• _你要做的_: 把下面页面摘录的建表语句里定义的列都列出来，每列写上列名和数据类型。

• _页面摘录_:
为了便于您查看JSON数据,使用在线JSON格式化工具处理后,数据内容为:

  1. {
  2. "data_key": "com.taobao.vipserver.domains.meta.biz.alibaba.com",
  3. "ts": 1524550275112,
  4. "value_string": "{\"appName\":\"\",\"apps\":[],\"checksum\":\"50fa0540b430904ee78dff07c7350e1c\",\"clusterMap\":{\"DEFAULT\":{\"defCkport\":80,\"defIPPort\":80,\"healthCheckTask\":null,\"healthChecker\":{\"checkCode\":200,\"curlHost\":\"\",\"curlPath\":\"/status.taobao\",\"type\":\"HTTP\"},\"name\":\"DEFAULT\",\"nodegroup\":\"\",\"sitegroup\":\"\",\"submask\":\"0.0.0.0/0\",\"syncConfig\":{\"appName\":\"trade-ma\",\"nodegroup\":\"tradema\",\"pubLevel\":\"publish\",\"role\":\"\",\"site\":\"\"},\"useIPPort4Check\":true}},\"disabledSites\":[],\"enableArmoryUnit\":false,\"enableClientBeat\":false,\"enableHealthCheck\":true,\"enabled\":true,\"envAndSites\":\"\",\"invalidThreshold\":0.6,\"ipDeleteTimeout\":1800000,\"lastModifiedMillis\":1524550275107,\"localSiteCall\":true,\"localSiteThreshold\":0.8,\"name\":\"biz.alibaba.com\",\"nodegroup\":\"\",\"owners\":[\"junlan.zx\",\"张三\",\"李四\",\"cui.yuanc\"],\"protectThreshold\":0,\"requireSameEnv\":false,\"resetWeight\":false,\"symmetricCallType\":null,\"symmetricType\":\"warehouse\",\"tagName\":\"ipGroup\",\"tenantId\":\"\",\"tenants\":[],\"token\":\"1cf0ec0c771321bb4177182757a67fb0\",\"useSpecifiedURL\":false}"
  5. }

建表语句为:

  1. CREATE external TABLE json_table_3 (
  2. data_key string,
  3. ts bigint,
  4. value_string string
  5. )
  6. STORED AS JSON
  7. LOCATION 'oss://dlaossfile1/dla/json_table_3.txt';

查询结果为:

查询结果

查询数据时,可以使用json_parse()json_extract_scalar()json_extract()等常用JSON函数对数据进行处理。

• _提供的资料_:

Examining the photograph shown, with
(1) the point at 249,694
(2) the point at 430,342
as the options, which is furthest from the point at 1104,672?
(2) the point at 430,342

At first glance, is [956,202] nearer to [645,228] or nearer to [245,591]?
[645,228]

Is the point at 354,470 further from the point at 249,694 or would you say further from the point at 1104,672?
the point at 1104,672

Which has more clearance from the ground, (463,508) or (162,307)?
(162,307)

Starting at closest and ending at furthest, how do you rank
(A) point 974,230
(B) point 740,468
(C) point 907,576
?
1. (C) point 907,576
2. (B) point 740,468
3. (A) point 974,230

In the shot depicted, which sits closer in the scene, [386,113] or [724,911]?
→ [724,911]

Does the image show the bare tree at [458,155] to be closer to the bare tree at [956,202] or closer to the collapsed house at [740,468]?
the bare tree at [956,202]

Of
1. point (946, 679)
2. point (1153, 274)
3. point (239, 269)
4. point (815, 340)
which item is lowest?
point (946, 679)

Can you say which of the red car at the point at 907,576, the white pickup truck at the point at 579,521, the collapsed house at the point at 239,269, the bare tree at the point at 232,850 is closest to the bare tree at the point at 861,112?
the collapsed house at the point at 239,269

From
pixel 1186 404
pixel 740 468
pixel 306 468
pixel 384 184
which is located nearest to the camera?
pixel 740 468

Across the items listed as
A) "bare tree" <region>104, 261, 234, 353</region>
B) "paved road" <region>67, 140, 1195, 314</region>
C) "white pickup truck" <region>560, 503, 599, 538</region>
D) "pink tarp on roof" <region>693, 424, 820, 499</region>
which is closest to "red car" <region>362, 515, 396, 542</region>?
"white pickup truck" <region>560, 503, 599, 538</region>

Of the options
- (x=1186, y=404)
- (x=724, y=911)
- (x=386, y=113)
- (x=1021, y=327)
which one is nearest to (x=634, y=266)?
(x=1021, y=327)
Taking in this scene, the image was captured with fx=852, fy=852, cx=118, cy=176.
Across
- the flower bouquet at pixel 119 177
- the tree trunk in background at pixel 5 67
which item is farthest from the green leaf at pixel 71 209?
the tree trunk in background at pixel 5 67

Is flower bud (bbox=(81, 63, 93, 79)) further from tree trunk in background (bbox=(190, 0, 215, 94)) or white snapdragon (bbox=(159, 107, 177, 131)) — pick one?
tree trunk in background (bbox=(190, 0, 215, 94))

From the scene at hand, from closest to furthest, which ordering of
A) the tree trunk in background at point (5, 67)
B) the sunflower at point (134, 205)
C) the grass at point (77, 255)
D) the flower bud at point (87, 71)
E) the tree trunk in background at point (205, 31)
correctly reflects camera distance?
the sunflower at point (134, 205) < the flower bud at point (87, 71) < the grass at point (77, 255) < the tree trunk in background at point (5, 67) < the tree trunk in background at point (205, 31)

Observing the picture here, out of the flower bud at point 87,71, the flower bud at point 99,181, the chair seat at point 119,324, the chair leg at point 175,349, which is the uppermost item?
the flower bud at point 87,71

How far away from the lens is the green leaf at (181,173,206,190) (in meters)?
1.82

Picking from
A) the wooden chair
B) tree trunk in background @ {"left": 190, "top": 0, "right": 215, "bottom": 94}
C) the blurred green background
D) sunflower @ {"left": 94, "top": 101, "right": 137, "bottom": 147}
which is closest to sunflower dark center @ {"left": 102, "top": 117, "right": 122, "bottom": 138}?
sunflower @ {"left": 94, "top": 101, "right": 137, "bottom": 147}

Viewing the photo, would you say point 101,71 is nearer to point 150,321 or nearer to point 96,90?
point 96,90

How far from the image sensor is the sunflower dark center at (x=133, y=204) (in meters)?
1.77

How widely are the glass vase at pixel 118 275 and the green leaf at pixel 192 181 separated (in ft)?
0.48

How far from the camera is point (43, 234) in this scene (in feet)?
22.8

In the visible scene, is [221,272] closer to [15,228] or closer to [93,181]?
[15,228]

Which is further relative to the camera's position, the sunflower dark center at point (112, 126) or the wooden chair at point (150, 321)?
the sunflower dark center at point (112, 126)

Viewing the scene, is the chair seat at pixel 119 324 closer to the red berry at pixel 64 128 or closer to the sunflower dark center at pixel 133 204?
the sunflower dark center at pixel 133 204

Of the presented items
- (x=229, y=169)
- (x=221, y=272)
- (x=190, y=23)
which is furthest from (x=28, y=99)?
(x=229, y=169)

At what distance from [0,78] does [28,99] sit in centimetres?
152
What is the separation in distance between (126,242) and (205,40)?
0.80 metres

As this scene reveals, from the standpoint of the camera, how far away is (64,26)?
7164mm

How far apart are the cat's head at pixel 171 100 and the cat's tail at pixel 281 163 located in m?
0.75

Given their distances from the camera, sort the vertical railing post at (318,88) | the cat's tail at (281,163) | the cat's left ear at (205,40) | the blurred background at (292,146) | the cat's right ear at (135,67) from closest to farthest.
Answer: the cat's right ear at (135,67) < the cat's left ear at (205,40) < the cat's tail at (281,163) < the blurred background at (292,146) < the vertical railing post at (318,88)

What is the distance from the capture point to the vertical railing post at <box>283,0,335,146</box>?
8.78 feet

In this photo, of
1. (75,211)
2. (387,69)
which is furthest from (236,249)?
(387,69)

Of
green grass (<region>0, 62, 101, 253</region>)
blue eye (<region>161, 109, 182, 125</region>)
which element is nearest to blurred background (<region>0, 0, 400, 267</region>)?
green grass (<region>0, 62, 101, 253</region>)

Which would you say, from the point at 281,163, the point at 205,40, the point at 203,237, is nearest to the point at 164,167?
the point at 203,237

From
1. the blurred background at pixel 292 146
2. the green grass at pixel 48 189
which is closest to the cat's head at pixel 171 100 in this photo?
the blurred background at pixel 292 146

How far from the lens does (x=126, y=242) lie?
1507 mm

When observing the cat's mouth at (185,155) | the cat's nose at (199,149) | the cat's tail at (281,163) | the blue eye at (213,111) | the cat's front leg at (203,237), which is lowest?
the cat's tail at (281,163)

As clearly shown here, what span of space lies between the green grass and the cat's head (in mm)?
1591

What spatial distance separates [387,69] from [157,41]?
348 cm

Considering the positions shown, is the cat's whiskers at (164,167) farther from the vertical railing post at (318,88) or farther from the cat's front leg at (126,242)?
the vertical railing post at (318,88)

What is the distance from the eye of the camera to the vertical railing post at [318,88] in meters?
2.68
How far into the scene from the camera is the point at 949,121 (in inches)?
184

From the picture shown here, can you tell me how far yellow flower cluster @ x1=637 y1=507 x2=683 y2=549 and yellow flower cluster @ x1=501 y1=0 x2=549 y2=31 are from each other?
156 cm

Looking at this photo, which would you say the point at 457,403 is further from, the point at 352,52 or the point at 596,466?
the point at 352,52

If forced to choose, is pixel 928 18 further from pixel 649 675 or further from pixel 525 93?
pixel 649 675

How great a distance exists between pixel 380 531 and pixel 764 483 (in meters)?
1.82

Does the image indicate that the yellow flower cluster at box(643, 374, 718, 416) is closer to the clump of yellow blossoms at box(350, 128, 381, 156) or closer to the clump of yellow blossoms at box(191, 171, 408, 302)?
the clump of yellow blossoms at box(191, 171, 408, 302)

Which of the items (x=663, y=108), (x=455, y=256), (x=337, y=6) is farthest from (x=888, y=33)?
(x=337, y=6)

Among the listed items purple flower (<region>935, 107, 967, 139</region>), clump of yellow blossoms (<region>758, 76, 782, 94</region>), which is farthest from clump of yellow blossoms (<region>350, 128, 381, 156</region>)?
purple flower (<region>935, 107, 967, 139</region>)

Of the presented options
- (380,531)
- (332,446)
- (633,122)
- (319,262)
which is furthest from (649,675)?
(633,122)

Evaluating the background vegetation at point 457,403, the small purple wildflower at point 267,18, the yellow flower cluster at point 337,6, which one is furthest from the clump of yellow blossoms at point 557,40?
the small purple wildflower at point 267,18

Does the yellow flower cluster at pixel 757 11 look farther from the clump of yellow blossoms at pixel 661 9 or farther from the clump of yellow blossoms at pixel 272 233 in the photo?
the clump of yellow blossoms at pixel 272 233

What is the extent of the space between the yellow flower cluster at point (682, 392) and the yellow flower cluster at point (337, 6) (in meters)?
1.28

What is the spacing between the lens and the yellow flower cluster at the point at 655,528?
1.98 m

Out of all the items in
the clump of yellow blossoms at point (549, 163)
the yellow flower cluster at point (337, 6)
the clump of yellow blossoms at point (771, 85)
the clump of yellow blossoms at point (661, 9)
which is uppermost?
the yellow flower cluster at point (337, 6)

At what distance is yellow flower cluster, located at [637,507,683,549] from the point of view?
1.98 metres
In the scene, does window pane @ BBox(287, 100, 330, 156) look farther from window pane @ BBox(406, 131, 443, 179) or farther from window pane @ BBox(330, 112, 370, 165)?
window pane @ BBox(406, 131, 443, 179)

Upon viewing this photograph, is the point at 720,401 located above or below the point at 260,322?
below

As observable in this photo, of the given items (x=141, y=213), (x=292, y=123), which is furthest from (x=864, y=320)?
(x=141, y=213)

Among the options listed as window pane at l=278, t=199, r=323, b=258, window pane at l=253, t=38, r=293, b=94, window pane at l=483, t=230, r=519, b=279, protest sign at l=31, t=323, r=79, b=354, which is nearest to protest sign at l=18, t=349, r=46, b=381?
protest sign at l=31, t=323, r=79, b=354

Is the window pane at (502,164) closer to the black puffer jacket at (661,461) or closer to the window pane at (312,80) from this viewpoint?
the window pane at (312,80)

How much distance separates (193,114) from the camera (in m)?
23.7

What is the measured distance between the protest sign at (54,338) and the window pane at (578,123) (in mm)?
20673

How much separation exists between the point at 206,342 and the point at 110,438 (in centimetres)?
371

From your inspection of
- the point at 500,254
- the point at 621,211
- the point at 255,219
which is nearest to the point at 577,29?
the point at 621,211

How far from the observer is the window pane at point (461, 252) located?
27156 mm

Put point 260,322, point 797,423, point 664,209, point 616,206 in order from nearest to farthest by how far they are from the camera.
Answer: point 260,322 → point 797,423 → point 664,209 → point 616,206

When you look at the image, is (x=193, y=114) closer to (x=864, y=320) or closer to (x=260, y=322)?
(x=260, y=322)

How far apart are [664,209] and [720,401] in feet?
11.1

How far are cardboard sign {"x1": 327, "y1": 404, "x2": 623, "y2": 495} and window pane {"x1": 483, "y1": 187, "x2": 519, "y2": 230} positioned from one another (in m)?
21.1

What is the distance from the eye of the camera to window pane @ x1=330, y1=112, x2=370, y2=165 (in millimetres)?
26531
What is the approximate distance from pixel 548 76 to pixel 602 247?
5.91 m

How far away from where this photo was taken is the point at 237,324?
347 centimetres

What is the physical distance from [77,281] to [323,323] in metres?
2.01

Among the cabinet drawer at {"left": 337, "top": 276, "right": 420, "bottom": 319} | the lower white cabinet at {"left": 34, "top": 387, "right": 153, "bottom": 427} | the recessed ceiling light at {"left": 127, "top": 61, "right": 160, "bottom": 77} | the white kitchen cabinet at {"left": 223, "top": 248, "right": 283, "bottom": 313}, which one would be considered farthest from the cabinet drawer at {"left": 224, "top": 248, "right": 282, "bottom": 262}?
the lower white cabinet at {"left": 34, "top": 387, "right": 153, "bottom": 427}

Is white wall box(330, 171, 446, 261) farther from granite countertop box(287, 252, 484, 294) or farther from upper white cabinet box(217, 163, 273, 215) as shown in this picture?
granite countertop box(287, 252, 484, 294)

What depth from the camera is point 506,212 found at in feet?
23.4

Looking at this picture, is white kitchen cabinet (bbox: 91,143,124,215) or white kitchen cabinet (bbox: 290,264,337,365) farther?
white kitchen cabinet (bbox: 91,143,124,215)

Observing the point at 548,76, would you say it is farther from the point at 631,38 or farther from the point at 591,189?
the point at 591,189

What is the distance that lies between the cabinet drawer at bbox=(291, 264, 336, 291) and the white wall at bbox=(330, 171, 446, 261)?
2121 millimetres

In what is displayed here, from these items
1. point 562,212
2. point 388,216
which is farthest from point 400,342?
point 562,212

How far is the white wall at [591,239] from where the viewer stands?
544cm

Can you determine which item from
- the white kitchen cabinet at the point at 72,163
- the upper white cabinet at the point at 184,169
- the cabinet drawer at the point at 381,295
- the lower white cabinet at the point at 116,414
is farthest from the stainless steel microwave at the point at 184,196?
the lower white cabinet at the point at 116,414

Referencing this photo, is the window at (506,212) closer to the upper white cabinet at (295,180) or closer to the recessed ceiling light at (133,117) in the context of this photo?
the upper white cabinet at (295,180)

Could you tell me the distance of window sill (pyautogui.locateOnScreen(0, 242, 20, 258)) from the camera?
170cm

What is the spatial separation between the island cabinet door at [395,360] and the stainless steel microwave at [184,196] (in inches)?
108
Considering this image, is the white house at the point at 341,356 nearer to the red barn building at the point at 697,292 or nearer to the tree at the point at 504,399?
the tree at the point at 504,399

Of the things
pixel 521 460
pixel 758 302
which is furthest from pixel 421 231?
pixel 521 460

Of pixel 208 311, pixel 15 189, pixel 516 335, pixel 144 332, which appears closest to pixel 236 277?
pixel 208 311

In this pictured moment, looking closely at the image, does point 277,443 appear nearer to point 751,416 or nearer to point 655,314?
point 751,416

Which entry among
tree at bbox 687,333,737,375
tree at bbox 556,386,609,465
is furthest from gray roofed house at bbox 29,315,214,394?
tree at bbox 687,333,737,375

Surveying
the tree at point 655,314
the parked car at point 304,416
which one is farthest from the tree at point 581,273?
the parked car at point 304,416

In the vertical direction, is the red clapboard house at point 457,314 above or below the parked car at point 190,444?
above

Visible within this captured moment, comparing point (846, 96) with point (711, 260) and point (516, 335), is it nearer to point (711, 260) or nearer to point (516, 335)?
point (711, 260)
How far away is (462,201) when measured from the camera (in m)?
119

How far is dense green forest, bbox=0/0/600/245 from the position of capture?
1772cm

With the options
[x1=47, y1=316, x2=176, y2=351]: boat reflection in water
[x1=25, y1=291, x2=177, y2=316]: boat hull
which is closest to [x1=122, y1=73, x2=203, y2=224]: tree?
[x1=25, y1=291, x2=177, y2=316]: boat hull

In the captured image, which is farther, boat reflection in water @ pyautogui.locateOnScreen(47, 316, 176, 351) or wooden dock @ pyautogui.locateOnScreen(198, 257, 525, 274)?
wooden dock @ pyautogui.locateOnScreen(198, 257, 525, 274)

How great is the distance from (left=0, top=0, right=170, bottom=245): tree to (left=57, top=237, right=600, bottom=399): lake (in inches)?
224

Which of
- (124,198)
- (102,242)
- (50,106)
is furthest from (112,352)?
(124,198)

• _练习结果_:
data_key：string
ts：bigint
value_string：string